> _Task objective_
Set down exactly the lines from the one containing "How far from" through the last line of the records below, both included, and nothing else.

──────── Material provided ────────

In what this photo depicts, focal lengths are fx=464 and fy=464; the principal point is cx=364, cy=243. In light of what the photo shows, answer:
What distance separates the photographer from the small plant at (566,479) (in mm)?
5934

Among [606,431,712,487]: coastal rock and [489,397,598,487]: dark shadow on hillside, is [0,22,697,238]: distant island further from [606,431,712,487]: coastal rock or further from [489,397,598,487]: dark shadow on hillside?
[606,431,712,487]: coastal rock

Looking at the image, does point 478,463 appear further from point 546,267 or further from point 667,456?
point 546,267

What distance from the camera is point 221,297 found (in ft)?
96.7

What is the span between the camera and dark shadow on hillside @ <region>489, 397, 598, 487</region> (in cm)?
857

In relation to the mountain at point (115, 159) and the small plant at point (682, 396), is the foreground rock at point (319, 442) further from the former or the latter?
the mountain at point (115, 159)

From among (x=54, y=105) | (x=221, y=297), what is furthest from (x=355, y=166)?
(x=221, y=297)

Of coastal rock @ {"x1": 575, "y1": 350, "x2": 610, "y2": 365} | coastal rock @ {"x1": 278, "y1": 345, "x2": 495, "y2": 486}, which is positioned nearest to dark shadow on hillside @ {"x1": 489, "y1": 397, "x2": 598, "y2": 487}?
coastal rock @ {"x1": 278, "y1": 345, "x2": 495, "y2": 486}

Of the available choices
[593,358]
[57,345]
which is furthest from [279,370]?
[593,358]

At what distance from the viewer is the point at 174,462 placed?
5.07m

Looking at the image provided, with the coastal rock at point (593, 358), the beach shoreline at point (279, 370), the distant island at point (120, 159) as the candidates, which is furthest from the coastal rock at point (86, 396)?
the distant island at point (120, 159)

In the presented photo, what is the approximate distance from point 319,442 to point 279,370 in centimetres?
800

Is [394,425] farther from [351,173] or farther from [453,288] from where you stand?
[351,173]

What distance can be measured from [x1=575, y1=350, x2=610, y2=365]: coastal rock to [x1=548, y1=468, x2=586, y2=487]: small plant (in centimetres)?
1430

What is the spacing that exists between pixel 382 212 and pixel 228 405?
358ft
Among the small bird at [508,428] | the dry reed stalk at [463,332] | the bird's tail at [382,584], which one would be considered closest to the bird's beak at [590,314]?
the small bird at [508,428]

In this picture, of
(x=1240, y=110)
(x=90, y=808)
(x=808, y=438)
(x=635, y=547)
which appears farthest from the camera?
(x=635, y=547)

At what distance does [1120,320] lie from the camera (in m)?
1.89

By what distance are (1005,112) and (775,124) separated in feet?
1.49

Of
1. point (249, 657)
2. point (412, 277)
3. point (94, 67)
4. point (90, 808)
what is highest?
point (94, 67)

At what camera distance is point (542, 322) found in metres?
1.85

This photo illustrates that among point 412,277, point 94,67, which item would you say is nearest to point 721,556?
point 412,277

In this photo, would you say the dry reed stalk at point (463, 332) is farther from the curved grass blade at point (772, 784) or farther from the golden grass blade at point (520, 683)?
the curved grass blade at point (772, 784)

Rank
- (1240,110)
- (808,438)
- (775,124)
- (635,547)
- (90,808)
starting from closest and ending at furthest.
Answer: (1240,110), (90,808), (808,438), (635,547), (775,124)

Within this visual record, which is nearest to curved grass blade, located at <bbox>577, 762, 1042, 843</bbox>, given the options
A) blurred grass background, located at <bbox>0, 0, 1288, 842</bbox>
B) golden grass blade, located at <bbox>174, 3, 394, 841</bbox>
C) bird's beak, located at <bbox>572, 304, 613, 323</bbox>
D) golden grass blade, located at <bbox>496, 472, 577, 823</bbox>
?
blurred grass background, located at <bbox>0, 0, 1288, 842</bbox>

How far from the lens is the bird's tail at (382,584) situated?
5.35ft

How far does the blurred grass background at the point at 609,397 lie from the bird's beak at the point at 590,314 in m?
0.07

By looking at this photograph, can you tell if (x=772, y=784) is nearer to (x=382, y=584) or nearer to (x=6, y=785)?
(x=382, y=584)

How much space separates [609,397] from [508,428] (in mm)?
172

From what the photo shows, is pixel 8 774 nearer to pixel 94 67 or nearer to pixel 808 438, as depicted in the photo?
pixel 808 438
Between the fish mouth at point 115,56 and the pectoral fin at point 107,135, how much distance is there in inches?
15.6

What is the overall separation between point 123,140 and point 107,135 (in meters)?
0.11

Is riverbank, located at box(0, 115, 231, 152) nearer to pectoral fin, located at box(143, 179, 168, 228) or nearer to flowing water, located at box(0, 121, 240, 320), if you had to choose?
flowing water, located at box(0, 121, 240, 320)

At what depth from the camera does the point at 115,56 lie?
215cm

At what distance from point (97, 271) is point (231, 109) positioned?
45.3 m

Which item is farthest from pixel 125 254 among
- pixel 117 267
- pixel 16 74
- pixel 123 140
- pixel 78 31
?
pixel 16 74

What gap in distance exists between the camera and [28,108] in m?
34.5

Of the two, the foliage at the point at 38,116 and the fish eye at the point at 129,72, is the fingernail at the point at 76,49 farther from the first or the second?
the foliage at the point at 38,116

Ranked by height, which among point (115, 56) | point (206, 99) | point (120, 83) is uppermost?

────────

> _Solution for this problem_
How far from the lens is the bird's tail at (382,584) situated?
5.35ft

How far does the blurred grass background at the point at 609,397 lie from the bird's beak at the point at 590,314 in m?
0.07

By looking at this photograph, can you tell if (x=772, y=784) is nearer to (x=382, y=584) or nearer to (x=6, y=785)?
(x=382, y=584)

How much space separates [609,397] from [508,428] (in mm)?
172

From what the photo shows, is pixel 8 774 nearer to pixel 94 67 or nearer to pixel 808 438, as depicted in the photo?
pixel 808 438
Between the fish mouth at point 115,56 and the pectoral fin at point 107,135, how much distance is there in inches?
15.6

What is the overall separation between point 123,140 and point 107,135 (in meters)?
0.11

Is riverbank, located at box(0, 115, 231, 152) nearer to pectoral fin, located at box(143, 179, 168, 228) or nearer to flowing water, located at box(0, 121, 240, 320), if you had to choose?
flowing water, located at box(0, 121, 240, 320)

At what depth from the camera does the point at 115,56 lie?
215cm

At what distance from point (97, 271) is point (231, 109) positioned?
45.3 m

Which item is farthest from pixel 125 254 among
- pixel 117 267
- pixel 16 74
- pixel 123 140
- pixel 78 31
?
pixel 16 74

What gap in distance exists between the camera and [28,108] in m?
34.5

Of the two, the foliage at the point at 38,116 and the fish eye at the point at 129,72, is the fingernail at the point at 76,49 farther from the first or the second?
the foliage at the point at 38,116

Ranked by height, which among point (115, 56) | point (206, 99) | point (120, 83) is uppermost?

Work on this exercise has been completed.